In Manisa, Mersin und Izmir sowie in vielen Bezirken Istanbuls und anderen Orten hat die DEM-Partei keine Kandidat:innen aufgestellt, nachdem Gespräche mit der CHP bezüglich der Wahl geführt wurden. Diese Orte sind vor allem diejenigen, in denen die CHP stärker vertreten ist. Die Politik der „kleinen Helferin“ ist für die DEM-Partei fatal, da sie der CHP in diesen Gebieten ihre Wähler:innenschaft überlässt. Es war schließlich auch die CHP, die die AKP bei der Aufhebung der Immunität der HDP-Abgeordneten unterstützte, um viele von ihnen, einschließlich des Co-Parteivorsitzenden Selahattin Demirtas, ins Gefängnis zu brachte.

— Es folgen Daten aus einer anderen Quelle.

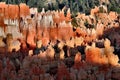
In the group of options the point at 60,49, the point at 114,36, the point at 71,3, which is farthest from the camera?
the point at 71,3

Ein Wolf im Schafspelz: CHP

Die Liste der Unterstützung der Unterdrückung des kurdischen Volkes seitens der CHP ist lang und geht weit in die Geschichte der Türkei zurück. Aufgrund ihrer nationalistischen und bürgerlichen Ausrichtung kann diese Partei keineswegs als progressiv eingestuft werden.

Obwohl es verständlich ist, dass viele Menschen und Arbeiter:innen in der Nacht vom 31.03. auf den 01.04.2024 auf den Straßen waren und die Niederlage der AKP gefeiert haben, so sollte der Sieg der CHP für linke und revolutionäre Kräfte kein Grund zur Freude sein. Die CHP ist bereits bei den Präsidentschaftswahlen im Mai 2023 durch rassistische und hetzerische Kommentare und Forderungen gegenüber geflüchteten Menschen und Asylbewerber:innen aufgefallen, wobei sie Erdoğan mit der Forderung nach sofortiger Ausweisung von drei Millionen Menschen sogar rechts zu überholen versucht hat.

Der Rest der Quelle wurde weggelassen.